Piazza della Signoria
Piazza della Signoria is one of the most beautiful squares in Italy. We were lucky enough to find a place that we could barely afford just off the piazza-- Relais Uffizi ;It's a little hard to find, located down a little alley way, but the breakfast room has views directly onto the square.  We really enjoyed staying in the center of the city.  The Uffizi was two minutes from our doorway, the Ponte Vecchio was less than five minutes away, and it was a pleasant stroll up to the Duomo.  In this photo, I'm standing near the spot where Savonarola, famous for his "Bonfire of the Vanities," was himself burned about 500 years ago.

The Uffizi Gallery is found in this long, U-shaped building that stretches from the Arno River up to Piazza della Signoria.  The entrance to the gallery is found through the columns (on the left side of the photo).  The museum is the oldest (and one of the most famous) public art museums in the world.  Packed with works from Giotto, Botticelli, Raphael, Michelangelo, and Caravaggio among others, the Uffizi is always packed.  It is essential to reserve ahead or plan to spend most of your valuable time in Florence standing in line.  There is now a ticket web site on which one can purchase advance tickets and make reservations. You can make reservations for other Florence museums at the same site, but they're really only necessary for the Uffizi and the Accademia (for the David).  
  Piazza Uffizi

The Pitti Palace has a number of museums that one can visit, but the most famous (and the only one we chose to visit) is the Palatine Gallery.  In it are displayed the works in the private collection of the Medicis.  (You can also reserve your time for a visit to the Palatine Gallery at the same number above, but unless you're unlucky enough to get there just as two or three groups are scheduled to go through, you should be able to get in without a reservation.)  After visiting the typical gallery where the paintings are carefully arranged to allow optimal viewing, the Palatine is a shock.  With barely a gap in the wall space between the paintings, it's packed with hundreds of paintings almost from floor to ceiling in each room  Without a guide or guidebook of some kind, you're sure to miss something important.  Before leaving the Pitti Palace, be sure to visit the Boboli Gardens in the rear for some wonderful views over the city.

> WHAT TO WORK ON:
1. Translate this sentence from the Florence travel notes into Spanish: "We really enjoyed staying in the center of the city."
2. Please extend the Florence travel notes beyond their last sentence, the one recommending the Boboli Gardens.

Extracted data entries:
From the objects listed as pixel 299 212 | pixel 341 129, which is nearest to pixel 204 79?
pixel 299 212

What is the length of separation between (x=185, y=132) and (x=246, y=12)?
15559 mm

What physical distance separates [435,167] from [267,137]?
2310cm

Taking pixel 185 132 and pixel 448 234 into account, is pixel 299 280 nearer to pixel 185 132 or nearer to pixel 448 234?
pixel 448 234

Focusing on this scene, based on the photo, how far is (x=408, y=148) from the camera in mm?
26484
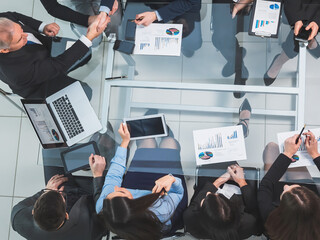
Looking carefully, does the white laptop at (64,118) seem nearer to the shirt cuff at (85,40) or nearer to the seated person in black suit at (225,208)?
the shirt cuff at (85,40)

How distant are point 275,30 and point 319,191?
982 mm

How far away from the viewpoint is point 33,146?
2842mm

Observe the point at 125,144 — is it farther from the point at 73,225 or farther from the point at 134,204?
the point at 73,225

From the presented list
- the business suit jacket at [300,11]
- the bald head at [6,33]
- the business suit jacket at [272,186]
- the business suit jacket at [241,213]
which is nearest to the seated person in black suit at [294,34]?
the business suit jacket at [300,11]

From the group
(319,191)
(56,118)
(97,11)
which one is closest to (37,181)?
(56,118)

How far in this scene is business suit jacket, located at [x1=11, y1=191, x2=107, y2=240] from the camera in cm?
187

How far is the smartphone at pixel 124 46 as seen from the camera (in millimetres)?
1917

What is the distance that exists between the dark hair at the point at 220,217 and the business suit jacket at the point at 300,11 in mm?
1096

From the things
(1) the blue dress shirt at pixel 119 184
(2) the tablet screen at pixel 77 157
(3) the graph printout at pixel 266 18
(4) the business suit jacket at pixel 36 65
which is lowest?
(1) the blue dress shirt at pixel 119 184

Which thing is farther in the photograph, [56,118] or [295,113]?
[56,118]

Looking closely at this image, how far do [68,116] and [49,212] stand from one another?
0.58 m

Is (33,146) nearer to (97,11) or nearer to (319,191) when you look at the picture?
(97,11)

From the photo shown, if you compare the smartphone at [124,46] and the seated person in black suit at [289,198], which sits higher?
the smartphone at [124,46]

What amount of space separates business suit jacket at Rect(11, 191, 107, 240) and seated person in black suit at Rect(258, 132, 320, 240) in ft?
3.28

> ANSWERS IN ORDER:
1. Disfrutamos mucho alojándonos en el centro de la ciudad.

2.
The Loggia dei Lanzi is one of the most important buildings on the Piazza della Signoria primarily because of the important statues underneath.  It was doubly important to us because it served as the landmark leading us to the tiny alleway leading back to our hotel.  I don't think we've ever been to Florence that some of the statues weren't covered, but luckily one of Brenda's favorites was "out of the box."  Perseus holding the head of Medusa was crafted by Cellini and remains a favorite of many visitors to the Loggia today.  

  Duomo Museum
In Piazsa del Duomo, behind the cathedral, you can find the Museo dell'Opera.  We'd been to Florence several times before we happened upon this small treasure.  In addition to a Pieta by Michelangelo and a statue of Mary Magdalene by Donatello, you can see the original panels from the Baptistry Doors.  The originals were moved to the museum and replaced by copies after they were damaged by flood waters in 1966.  

This photo of the Church of S. Spirito is included on this page for one reason only:  to remind everyone who takes photos during travel to act early in identifying the photos.  Otherwise, years later, you'll be sitting around looking at photos, wondering "Where in the heck was I?"  When I got these photos out to sort out what I wanted to include on the web page, I thought this might be a photo of San Marco.  (We've unsucessfully tried to see Fra Angelico's "Annunciation" there on three different occasions.  The opening times are apparently random.)  In fact, S. Spirito is on the opposite side of the city, between the Pitti Palace and the Carmine Church.  It was only with the help of a response from a knowledgable person on the AOL Travel Forum that I was able to identify it.  So, don't let your photos sit; brain matter withers faster than Kodak paper.